Superforecasters (discussed in detail in chapters 18 and 21 of the book) are a select group who “reliably out-predict their less-than-super peers” because they are able to consistently overcome both bias and noise. One could say, the Superforecasters are not only actively open-minded—they are also super quiet in their forecasts.

“What makes the Superforecasters so good?” the authors ask. For one, they are “unusually intelligent” and “unusually good with numbers.” But that’s not it.

“Their real advantage,” according to Kahneman, Sibony, and Sunstein, “is not their talent at math; it is their ease in thinking analytically and probabilistically.”

Noise identifies other qualities that set the Superforecasters apart from regular forecasters:

    • Willingness and ability to structure and disaggregate problems;
    • Taking the outside view;
    • Systematically looking for base rates.

In short, it’s not just their natural intelligence. It’s how they use it.

Not everyone is a good forecaster, of course, and while crowds are usually better than individuals, not every crowd is equally wise.

“It is obvious that in any task that requires judgment, some people will perform better than others will. Even a wisdom-of-crowds aggregate of judgments is likely to be better if the crowd is composed of more able people,” the authors state.

Good Judgment’s Superforecasters are unique, with an unbeaten track record, among a myriad of individual forecasters and forecasting firms. Kahneman, Sibony, and Sunstein are not surprised:

“Judgments are both less noisy and less biased when those who make them are well trained, are more intelligent, and have the right cognitive style.”

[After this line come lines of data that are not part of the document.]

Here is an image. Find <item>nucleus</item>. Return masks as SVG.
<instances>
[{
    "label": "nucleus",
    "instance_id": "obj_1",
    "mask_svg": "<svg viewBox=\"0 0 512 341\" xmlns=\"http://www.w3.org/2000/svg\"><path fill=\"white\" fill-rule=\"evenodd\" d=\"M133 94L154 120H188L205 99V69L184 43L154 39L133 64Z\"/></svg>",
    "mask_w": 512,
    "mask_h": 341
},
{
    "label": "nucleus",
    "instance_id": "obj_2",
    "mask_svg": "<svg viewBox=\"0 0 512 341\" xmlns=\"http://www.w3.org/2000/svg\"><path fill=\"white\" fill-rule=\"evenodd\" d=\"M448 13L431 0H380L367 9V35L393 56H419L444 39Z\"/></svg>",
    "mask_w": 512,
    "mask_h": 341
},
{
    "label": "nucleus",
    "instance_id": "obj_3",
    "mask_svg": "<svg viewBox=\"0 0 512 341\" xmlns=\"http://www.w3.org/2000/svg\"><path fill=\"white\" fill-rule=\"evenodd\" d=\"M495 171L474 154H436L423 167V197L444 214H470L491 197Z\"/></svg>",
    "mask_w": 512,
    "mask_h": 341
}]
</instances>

Good Judgment’s Training Reduces Noise

“Well trained” is a key word here. When the Superforecasters were discovered in “some of the most innovative work on the quality of forecasting”—the Good Judgment Project (GJP, 2011-2016)—they were the top 2% among thousands of volunteers. That doesn’t mean, however, that the rest of the world is doomed to drown in noisy decision-making. It is not an either-you-have-it-or-you-don’t skill.

According to Kahneman, Sibony, and Sunstein, “people can be trained to be superforecasters or at least to perform more like them.”

Good Judgment Inc’s online training and workshops do just that. Based on the concepts taught in the GJP training, these workshops are designed to reduce psychological biases—which, in turn, results in less noise.

Kahneman and colleagues explain how this works, citing the BIN (bias, information, and noise) model for forecasting developed by Ville Satopää, Marat Salikhov, and Good Judgment’s co-founders Phil Tetlock and Barb Mellers:

“When they affect different individuals on different judgments in different ways, psychological biases produce noise. … As a result, training forecasters to fight their psychological biases works—by reducing noise.”

Good Judgment’s training also focuses on teaming, another effective method scientifically demonstrated to reduce noise.

According to Kahneman, Sibony, and Sunstein, both private and public organizations—and the society at large—stand to gain much from reducing noise. “Should they do so, organizations could reduce widespread unfairness—and reduce costs in many areas,” the authors write. And the Superforecasters are an example for decision-makers to emulate in these efforts.